■ **What the exercise asks**
Report every line of the items below that contains the word "railing", treating uppercase and lowercase letters as different.

■ **Entries supplied**

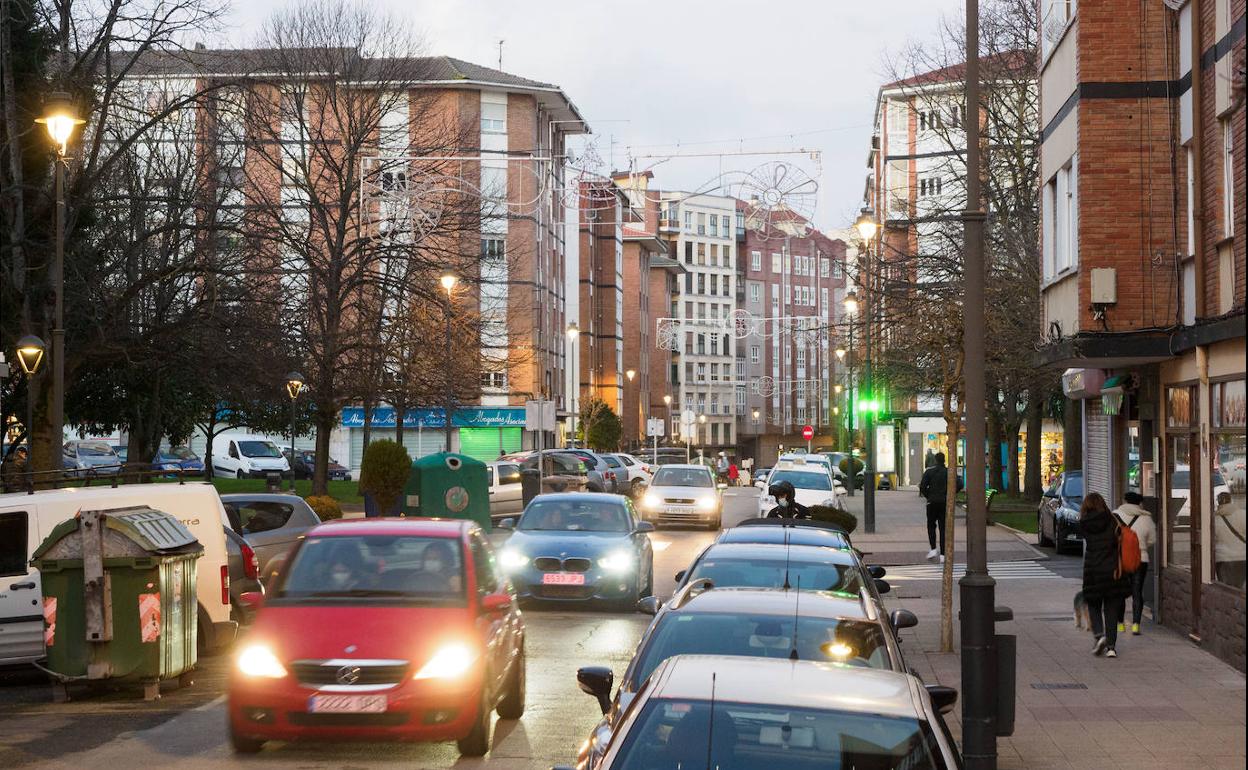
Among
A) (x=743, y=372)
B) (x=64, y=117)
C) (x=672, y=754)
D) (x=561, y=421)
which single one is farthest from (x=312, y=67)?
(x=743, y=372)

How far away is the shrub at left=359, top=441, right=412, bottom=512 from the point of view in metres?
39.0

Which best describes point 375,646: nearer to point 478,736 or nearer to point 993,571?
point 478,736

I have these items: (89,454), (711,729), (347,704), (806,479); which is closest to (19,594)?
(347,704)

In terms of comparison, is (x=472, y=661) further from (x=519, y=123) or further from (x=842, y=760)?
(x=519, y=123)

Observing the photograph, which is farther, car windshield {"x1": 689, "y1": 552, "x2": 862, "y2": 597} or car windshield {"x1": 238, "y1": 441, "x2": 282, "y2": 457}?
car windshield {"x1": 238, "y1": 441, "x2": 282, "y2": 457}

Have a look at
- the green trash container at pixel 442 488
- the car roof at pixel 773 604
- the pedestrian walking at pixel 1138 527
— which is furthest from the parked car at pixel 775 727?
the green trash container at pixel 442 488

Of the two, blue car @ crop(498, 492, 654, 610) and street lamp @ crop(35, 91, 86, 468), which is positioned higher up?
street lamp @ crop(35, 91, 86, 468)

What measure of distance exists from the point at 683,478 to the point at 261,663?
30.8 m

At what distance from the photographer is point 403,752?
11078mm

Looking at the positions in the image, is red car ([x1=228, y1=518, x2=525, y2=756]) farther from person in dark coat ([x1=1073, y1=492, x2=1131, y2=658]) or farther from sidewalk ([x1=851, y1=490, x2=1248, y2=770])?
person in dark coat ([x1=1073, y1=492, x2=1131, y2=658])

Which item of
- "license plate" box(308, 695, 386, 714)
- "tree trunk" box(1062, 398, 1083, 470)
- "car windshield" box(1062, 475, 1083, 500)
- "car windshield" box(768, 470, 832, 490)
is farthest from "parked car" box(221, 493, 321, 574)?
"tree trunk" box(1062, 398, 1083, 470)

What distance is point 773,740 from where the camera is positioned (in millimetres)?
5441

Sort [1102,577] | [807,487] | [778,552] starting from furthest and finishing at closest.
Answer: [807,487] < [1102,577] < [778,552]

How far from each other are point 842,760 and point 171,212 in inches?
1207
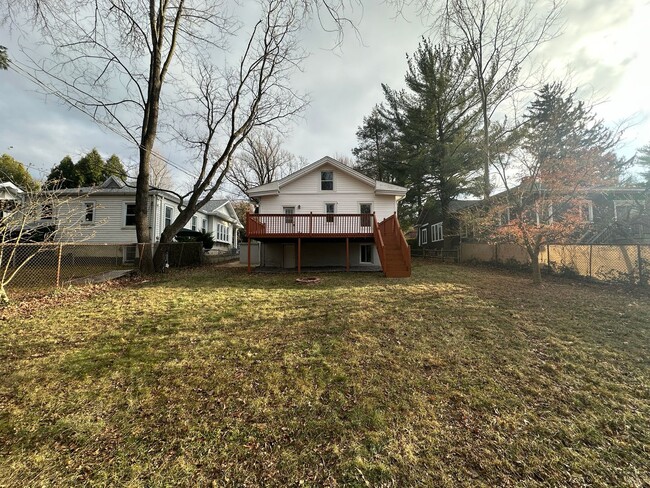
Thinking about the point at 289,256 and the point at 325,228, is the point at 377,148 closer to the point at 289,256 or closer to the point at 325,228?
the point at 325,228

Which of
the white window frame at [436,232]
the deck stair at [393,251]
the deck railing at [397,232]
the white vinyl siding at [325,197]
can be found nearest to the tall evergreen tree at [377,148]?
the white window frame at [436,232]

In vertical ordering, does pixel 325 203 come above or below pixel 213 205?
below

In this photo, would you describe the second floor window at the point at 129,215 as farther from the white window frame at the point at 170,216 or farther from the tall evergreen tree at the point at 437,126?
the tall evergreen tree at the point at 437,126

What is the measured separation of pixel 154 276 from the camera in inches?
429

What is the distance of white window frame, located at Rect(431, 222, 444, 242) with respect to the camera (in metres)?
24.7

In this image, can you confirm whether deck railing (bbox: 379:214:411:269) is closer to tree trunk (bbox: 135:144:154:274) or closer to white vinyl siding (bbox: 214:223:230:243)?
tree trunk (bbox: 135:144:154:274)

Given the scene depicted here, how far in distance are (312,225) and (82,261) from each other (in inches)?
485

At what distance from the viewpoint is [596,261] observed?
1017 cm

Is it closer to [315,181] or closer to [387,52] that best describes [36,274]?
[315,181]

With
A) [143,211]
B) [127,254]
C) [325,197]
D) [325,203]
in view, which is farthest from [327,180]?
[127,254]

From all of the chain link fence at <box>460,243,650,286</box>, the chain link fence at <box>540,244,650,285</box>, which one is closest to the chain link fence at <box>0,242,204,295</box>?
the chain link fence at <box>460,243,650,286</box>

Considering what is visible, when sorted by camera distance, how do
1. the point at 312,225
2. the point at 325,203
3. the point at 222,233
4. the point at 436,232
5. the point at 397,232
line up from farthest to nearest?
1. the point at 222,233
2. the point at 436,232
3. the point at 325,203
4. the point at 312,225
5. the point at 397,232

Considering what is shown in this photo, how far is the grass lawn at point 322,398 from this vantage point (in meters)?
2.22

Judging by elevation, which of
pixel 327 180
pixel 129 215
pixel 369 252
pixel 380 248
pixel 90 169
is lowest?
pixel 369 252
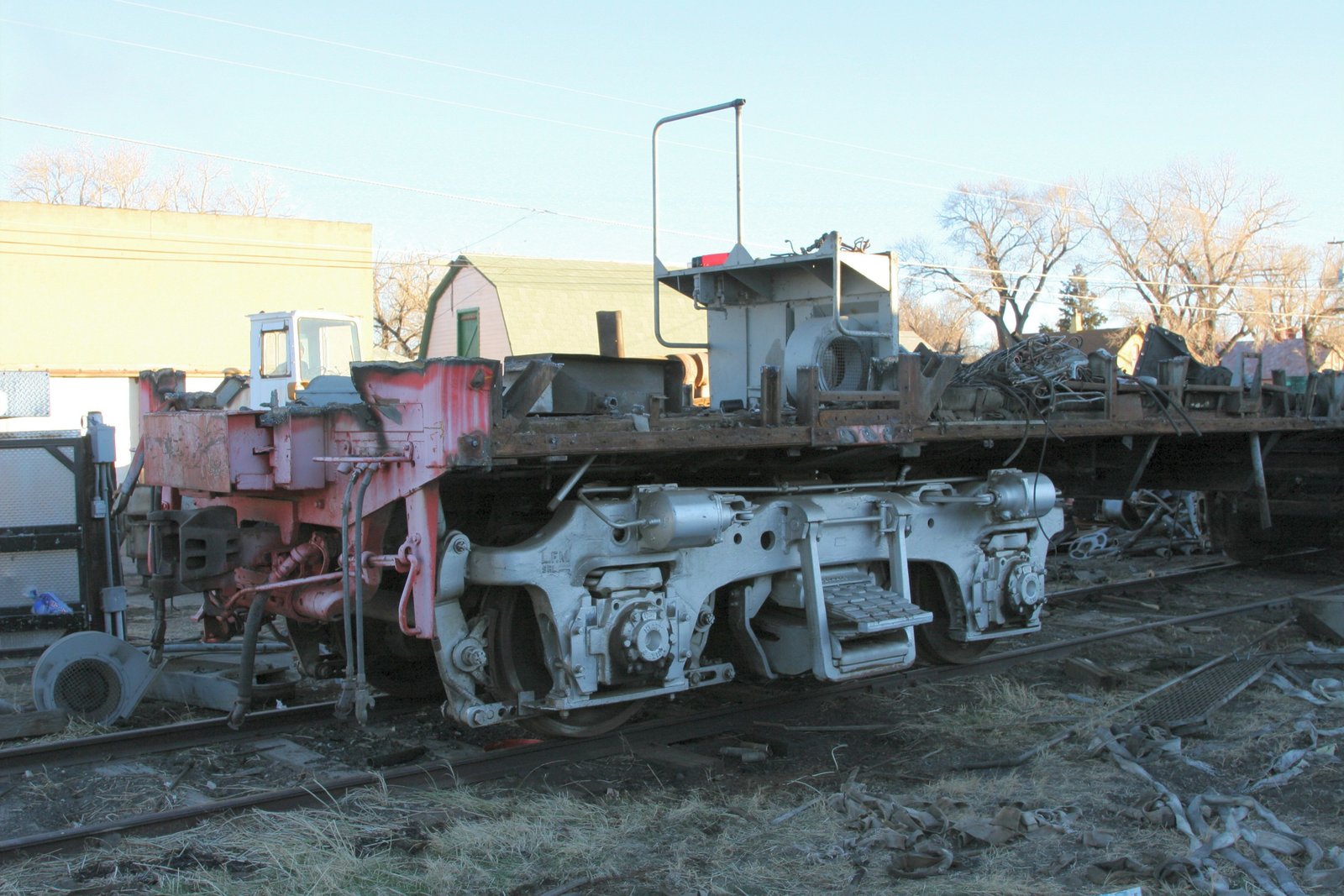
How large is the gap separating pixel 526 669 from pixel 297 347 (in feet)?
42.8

--

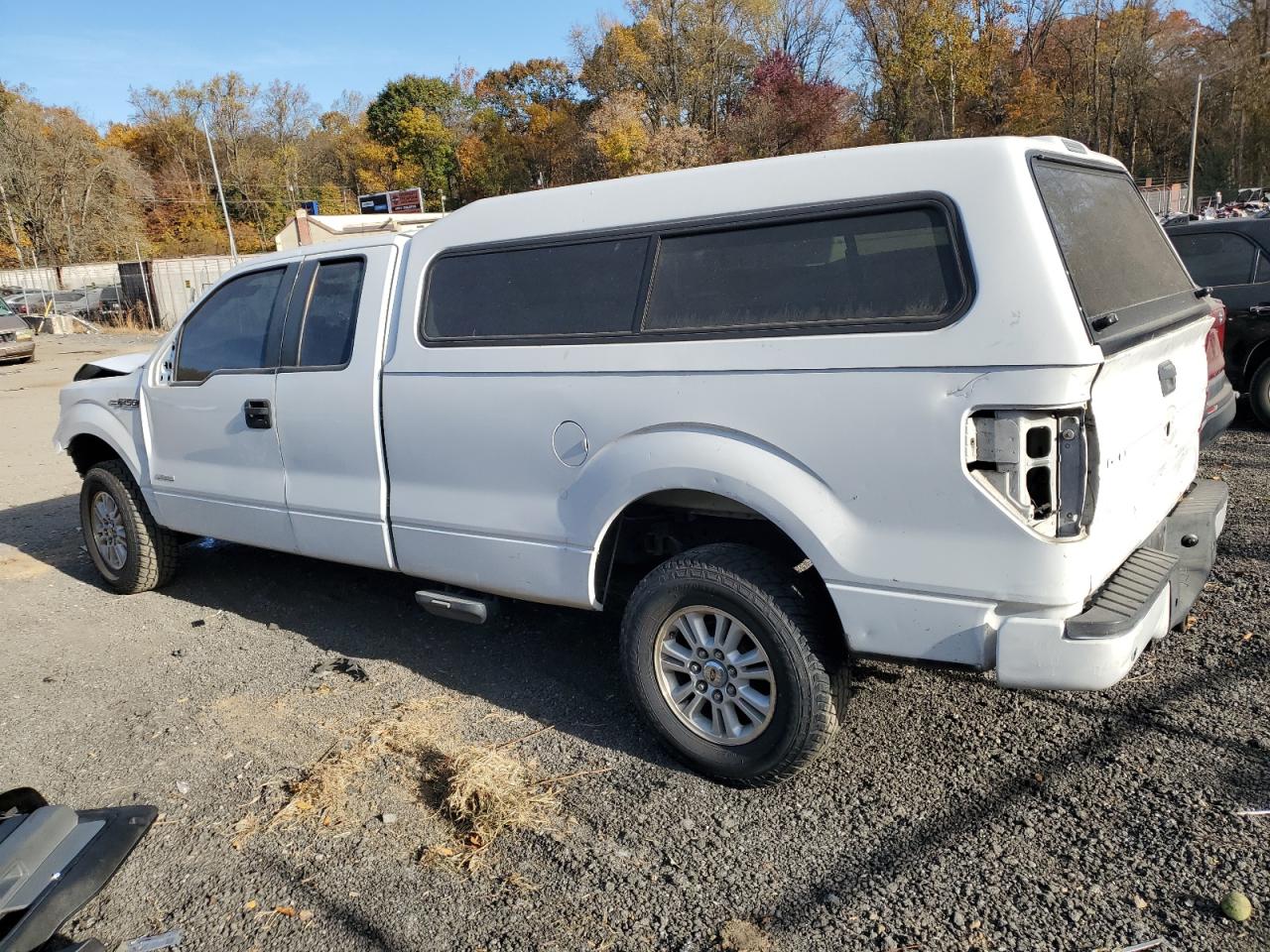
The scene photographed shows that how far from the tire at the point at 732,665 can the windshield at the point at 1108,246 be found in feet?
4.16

* * *

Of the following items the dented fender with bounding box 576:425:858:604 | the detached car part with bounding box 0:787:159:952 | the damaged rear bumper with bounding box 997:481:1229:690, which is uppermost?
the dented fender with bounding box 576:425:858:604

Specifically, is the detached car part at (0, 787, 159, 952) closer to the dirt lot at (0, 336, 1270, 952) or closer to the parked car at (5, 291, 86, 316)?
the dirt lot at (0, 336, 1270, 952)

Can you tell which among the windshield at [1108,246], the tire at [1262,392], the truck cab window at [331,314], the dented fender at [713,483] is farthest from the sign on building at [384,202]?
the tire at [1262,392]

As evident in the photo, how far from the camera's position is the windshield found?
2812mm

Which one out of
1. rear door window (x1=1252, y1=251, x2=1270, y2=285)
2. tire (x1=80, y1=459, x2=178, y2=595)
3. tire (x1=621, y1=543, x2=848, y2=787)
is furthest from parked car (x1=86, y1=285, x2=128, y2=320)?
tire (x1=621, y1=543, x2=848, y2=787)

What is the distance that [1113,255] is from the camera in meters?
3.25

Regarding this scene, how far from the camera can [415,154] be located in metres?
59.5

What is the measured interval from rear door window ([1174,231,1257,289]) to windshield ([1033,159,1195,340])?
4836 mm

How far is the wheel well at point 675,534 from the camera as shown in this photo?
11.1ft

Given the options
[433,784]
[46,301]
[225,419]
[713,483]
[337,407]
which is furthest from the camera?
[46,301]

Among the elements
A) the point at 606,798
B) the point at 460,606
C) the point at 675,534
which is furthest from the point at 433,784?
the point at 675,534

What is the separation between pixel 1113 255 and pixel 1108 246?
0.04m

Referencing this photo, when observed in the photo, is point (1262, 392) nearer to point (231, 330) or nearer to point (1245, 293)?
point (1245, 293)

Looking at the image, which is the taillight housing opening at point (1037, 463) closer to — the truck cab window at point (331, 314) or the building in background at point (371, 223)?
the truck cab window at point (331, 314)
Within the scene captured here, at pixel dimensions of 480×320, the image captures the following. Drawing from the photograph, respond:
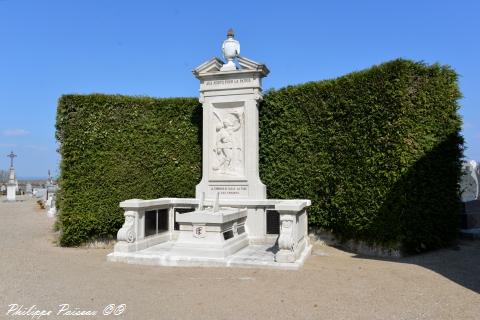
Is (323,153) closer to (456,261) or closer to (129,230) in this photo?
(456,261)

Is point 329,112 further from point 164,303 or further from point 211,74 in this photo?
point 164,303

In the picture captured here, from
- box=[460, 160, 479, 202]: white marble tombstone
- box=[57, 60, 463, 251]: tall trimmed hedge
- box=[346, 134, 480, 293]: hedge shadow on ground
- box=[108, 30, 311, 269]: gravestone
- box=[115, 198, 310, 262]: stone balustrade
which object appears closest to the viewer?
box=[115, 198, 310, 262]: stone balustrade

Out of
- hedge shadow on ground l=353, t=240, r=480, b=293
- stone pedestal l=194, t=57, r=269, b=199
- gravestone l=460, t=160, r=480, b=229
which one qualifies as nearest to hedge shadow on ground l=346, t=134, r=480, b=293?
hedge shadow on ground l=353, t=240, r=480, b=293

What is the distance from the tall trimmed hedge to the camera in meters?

■ **Task output**
the deck railing at [397,232]
In this image, can you confirm whether deck railing (bbox: 379:214:411:269) is closer to tree trunk (bbox: 135:144:154:274) or closer to white vinyl siding (bbox: 214:223:230:243)?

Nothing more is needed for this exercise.